# [COMPITI SCRITTI]
1. Indica se ciascuna affermazione concorda con il testo sulle leggende legate a Biancaneve, rispondendo sì o no e citando le parole decisive del testo: (a) nel Pentamerone Lisa perde i sensi a causa di un pettine incastrato nei capelli; (b) Delibana deve restare nella miniera per tre anni; (c) il minerale estratto dalle miniere del Fursil attirò l'attenzione di Federico Barbarossa.
2. Prosegui il testo sulle leggende legate a Biancaneve, riprendendo subito dopo la sua ultima frase.

# [DOCUMENTO]
════════

Ma c’è di più oltre alle travagliate vicende di queste nobili donne. Nel Pentamerone di Giambattista Basile è contenuta una storia in cui una bella bambina di sette anni di nome Lisa cade senza sensi quando un pettine si incastra nei suoi capelli. Messa in un sarcofago di vetro (come Biancaneve), Lisa continua a crescere e diventa ogni giorno più bella (come Biancaneve). Un parente, invidioso della bellezza di Lisa, giura di ucciderla (proprio come la regina gelosa decide di uccidere Biancaneve), e a questo scopo apre il sarcofago. Ma mentre trascina Lisa per i capelli, il pettine si stacca e la bella ragazza torna in vita.
“… e bellunese”
In tempo di carestie e guerre, c’era una terra chiamata le “sette montagne di vetro”, nelle Dolomiti. Esattamente nelle viscere del Monte Pore sorgeva l’incantevole e vivace Regno di Aurora. Era un regno fatto di miniere, dove non si estraeva solo l’oro, ma anche argento e soprattutto ferro. La leggenda continua narrando la storia di Delibana, la vergine prescelta per sacrificarsi, rinunciare alla sua vita e scendere nelle viscere della miniera per ben sette anni, in modo da assicurare fertilità alla vena sotterranea. La “Biancaneve” delle Dolomiti, quindi, era circondata da un laborioso popolo di minatori e garantiva una provvigione di ferro al vicino castello di Andraz. Ma in ogni leggenda c’è un fondo di verità: infatti, già nel 1177, dalle miniere del Fursil, si estraeva uno straordinario minerale ferroso, ricco di manganese e resistente come l’acciaio, tanto da attirare l’attenzione di Federico Barbarossa. Lo studioso Giuliano Palmieri ha rintracciato nella storia di Delibana, importata in Germania dalle maestranze che avevano lavorato nelle miniere del Fursil, l’impianto della celebre fiaba poi raccolta dai Grimm.

════════

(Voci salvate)
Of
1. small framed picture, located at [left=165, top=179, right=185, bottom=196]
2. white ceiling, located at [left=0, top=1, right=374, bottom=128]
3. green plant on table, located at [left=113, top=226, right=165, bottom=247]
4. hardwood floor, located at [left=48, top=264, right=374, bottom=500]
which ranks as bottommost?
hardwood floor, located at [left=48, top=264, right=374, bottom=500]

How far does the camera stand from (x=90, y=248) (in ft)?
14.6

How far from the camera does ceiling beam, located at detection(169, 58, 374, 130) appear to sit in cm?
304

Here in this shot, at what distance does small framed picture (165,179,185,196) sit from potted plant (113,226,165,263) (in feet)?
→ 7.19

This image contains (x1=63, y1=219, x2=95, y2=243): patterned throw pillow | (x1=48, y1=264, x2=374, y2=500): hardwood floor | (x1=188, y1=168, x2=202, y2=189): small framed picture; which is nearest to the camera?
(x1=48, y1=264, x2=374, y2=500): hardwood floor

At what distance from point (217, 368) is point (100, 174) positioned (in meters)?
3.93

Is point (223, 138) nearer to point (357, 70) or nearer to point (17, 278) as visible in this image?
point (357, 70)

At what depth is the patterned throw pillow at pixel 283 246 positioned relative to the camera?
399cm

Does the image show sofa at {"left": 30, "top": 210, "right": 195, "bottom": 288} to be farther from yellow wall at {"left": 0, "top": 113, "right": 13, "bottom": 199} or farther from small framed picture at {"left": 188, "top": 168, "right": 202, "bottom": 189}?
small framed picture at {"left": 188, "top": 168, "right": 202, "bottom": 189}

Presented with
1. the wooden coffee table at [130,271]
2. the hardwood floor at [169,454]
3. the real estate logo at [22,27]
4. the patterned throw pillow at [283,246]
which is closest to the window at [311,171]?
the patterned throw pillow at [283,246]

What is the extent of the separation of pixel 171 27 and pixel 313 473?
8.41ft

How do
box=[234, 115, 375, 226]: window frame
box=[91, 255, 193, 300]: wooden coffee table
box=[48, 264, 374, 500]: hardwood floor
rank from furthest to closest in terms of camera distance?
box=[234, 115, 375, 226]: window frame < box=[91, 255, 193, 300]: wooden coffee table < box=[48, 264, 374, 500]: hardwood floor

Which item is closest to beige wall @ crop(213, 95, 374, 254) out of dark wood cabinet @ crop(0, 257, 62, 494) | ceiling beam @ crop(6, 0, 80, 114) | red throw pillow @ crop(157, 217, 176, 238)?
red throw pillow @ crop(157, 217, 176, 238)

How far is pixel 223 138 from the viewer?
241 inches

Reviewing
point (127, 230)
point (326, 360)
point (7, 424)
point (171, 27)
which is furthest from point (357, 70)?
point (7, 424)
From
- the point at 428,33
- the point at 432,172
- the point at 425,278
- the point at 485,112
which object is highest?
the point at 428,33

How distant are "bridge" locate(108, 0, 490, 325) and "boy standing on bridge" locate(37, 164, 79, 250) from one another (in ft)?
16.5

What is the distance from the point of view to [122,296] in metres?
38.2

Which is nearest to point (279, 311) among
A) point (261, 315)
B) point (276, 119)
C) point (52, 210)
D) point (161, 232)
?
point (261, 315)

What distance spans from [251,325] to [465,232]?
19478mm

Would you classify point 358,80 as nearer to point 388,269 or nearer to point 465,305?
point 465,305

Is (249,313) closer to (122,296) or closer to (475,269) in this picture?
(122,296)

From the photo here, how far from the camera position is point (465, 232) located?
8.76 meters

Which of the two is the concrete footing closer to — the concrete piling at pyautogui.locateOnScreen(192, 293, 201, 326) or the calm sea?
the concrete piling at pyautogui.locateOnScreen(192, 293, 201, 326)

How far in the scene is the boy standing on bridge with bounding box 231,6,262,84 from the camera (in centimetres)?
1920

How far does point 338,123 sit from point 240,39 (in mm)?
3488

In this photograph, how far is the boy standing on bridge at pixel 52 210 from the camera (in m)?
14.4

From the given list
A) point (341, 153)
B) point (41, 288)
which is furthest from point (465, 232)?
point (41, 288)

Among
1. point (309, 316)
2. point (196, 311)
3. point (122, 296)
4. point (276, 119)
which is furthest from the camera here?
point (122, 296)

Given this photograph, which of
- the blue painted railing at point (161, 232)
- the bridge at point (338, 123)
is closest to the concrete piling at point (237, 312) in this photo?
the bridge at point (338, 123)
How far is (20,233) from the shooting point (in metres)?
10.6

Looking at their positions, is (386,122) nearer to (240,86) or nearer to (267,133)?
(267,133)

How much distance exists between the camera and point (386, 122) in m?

════════

# [I RISULTATI]
1.
(a) Sì: «cade senza sensi quando un pettine si incastra nei suoi capelli».
(b) No: «scendere nelle viscere della miniera per ben sette anni».
(c) Sì: «tanto da attirare l’attenzione di Federico Barbarossa».

2.
“Conclusioni”
Tra le due ipotesi “storiche”, possiamo dire che la storia di Maria Sophia von Erthal presenta nel complesso più elementi di collegamento con la fiaba di Biancaneve. Questo non esclude tuttavia che anche frammenti della vicenda più antica di Margaretha von Waldeck possano aver attraversato i secoli, per finire in una delle fiabe più famose del mondo. Dopotutto, l’abbiamo visto anche con l’apporto di Giambattista Basile e della leggenda di Delibana, il fascino di queste storie consiste nel mescolare realtà e immaginazione, passato e presente, vita ed eternità.